Before we clap ourselves on the back for being so civic-minded, the picture is a little more complex, as ever, when attitude is put to vote.
Then, only 27 per cent say they would be more likely to vote for an MSP in favour of proportional tax increases, with 19 per cent less likely to do so. But still, there is a clear preference there, and from it I take hope that in Scotland there is genuine political appetite for something different than Westminster and its increasingly right-wing swerve.

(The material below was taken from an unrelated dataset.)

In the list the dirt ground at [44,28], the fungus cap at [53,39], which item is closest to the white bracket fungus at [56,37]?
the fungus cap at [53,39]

Making an appearance at the Edinburgh Fringe this week, Labour deputy leader Angela Rayner said: “I don’t think the people of Scotland should leave behind the people of Ashton-under-Lyne… The poverty that we face is the poverty they face and we both need a Labour government in order to make the changes that we need to make, whether that’s in Scotland or in England.”
But with one Scottish MP on their roster, following the party’s self-sabotaging campaigning alongside the Tories in Scotland’s independence referendum of 2014 and how promises of ‘better together’ are turning out, Labour might never wake up to the fact Scottish voters have long felt like the Labour party’s last priority.
Putting aside the obvious emotional manipulation of Rayner’s statement, Scottish citizens don’t exist simply to top up Labour’s southern votes and many resent the implication.
Rayner also said: “Leaving us to perpetual Conservatism at Westminster is not very nice.” What she doesn’t seem to realise is that Scotland could say the same thing about Labour’s continued ineffectual opposition and stubborn resistance to Scottish independence.
As we are all well aware, Scotland chose Labour for many years, and it has led us to this very place. Independence is the best chance Scotland has to craft a better, fairer future and make tangible political change.